# Coffee



## froggy7777 (Jan 8, 2016)

Who on here is addicted to coffee, besides me--lol.


----------



## OpenWindows (Dec 25, 2015)

My poem for mornings -

Coffee, coffee, coffee,
Coffee.
Coffee, coffee.
Everyone shut up,
Coffee.


----------



## arbitrator (Feb 13, 2012)

froggy7777 said:


> Who on here is addicted to coffee, besides me--lol.


*Addicted? Not quite, but I really love it!

Just throw me a big steaming mug of strong, rich Java in the morning hours with half & half and turbinado sugar! Heavenly!

But anytime from noon onward, provided that I still need my caffeine fix, I'll just settle for a crisp, cold Coca-Cola!*
_Posted via Mobile Device_


----------



## SecondTime'Round (Jan 15, 2015)

OpenWindows said:


> My poem for mornings -
> 
> Coffee, coffee, coffee,
> Coffee.
> ...


LOL! You're such a talented writer! 

This is me, too.


----------



## Max.HeadRoom (Jun 28, 2014)

I'm considering freebasing coffee


----------



## OpenWindows (Dec 25, 2015)

My boyfriend gave me Death Wish Coffee for Christmas. It's supposed to be the most caffeinated coffee on the market.

Yeah, I'm getting a lot of stuff done lately...


----------



## gouge_away (Apr 7, 2015)

I saw an advertisement a couple years ago for a brand called bulletproof coffee. It was marketed as the most caffeinated coffee ever produced, at $25/lb, I'd rather just get myself a quarter gram of coke  why mess around.

"Giggity Giggity!"


----------



## jorgegene (May 26, 2012)

Stored entries —
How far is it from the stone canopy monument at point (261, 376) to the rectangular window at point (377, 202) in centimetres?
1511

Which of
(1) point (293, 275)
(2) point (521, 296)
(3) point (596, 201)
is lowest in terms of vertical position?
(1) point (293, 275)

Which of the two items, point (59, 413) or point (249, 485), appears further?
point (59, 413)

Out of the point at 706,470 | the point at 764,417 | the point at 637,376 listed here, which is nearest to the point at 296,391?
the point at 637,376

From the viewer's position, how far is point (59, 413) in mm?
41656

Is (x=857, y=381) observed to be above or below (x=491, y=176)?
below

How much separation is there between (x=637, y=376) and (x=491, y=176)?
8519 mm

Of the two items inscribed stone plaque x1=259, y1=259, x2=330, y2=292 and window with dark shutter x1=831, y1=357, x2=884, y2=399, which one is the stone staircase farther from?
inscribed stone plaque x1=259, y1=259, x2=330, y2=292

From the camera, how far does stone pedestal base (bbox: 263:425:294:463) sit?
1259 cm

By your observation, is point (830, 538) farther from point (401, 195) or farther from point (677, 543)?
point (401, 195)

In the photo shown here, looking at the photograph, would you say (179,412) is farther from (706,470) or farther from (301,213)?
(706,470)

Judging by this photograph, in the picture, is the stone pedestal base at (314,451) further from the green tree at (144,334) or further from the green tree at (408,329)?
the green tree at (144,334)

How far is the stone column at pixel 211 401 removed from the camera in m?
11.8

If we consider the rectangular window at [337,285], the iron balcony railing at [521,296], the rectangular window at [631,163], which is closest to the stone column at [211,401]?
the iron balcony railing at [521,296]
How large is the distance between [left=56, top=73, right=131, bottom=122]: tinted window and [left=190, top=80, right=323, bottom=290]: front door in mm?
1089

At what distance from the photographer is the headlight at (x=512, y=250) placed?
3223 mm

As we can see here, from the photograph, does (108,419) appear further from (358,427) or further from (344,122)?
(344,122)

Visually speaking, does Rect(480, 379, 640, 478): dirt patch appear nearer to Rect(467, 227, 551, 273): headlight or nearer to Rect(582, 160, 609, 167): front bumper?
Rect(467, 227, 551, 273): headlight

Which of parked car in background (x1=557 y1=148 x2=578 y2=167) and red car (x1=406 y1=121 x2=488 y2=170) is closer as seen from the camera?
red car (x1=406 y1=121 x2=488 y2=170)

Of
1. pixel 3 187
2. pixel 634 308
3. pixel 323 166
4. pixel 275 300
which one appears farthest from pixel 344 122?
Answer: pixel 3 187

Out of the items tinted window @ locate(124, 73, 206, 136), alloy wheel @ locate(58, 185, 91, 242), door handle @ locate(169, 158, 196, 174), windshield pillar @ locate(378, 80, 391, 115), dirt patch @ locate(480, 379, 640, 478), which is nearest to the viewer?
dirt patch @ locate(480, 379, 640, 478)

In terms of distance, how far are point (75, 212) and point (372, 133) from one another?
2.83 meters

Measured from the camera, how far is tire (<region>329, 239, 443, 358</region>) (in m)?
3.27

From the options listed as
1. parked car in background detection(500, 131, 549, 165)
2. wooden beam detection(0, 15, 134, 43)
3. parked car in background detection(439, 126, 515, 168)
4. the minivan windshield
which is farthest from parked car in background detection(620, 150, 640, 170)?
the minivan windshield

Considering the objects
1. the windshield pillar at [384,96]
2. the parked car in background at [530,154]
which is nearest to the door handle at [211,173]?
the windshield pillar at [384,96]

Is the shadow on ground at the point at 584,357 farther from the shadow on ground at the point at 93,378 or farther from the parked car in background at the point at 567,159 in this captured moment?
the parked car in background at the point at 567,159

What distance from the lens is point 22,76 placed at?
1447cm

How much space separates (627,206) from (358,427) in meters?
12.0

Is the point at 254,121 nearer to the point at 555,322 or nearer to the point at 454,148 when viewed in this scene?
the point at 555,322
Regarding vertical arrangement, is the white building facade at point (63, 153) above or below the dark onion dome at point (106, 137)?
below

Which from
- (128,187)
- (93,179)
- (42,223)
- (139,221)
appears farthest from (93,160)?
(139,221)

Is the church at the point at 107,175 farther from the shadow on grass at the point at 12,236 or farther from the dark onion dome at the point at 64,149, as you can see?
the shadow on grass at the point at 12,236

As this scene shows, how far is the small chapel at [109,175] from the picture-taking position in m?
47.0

WORK TO BE COMPLETED — Quote the coffee forum thread above in full, word for word.

EXPECTED ANSWER —
# Coffee



## froggy7777 (Jan 8, 2016)

Who on here is addicted to coffee, besides me--lol.


----------



## OpenWindows (Dec 25, 2015)

My poem for mornings -

Coffee, coffee, coffee,
Coffee.
Coffee, coffee.
Everyone shut up,
Coffee.


----------



## arbitrator (Feb 13, 2012)

froggy7777 said:


> Who on here is addicted to coffee, besides me--lol.


*Addicted? Not quite, but I really love it!

Just throw me a big steaming mug of strong, rich Java in the morning hours with half & half and turbinado sugar! Heavenly!

But anytime from noon onward, provided that I still need my caffeine fix, I'll just settle for a crisp, cold Coca-Cola!*
_Posted via Mobile Device_


----------



## SecondTime'Round (Jan 15, 2015)

OpenWindows said:


> My poem for mornings -
> 
> Coffee, coffee, coffee,
> Coffee.
> ...


LOL! You're such a talented writer! 

This is me, too.


----------



## Max.HeadRoom (Jun 28, 2014)

I'm considering freebasing coffee


----------



## OpenWindows (Dec 25, 2015)

My boyfriend gave me Death Wish Coffee for Christmas. It's supposed to be the most caffeinated coffee on the market.

Yeah, I'm getting a lot of stuff done lately...


----------



## gouge_away (Apr 7, 2015)

I saw an advertisement a couple years ago for a brand called bulletproof coffee. It was marketed as the most caffeinated coffee ever produced, at $25/lb, I'd rather just get myself a quarter gram of coke  why mess around.

"Giggity Giggity!"


----------



## jorgegene (May 26, 2012)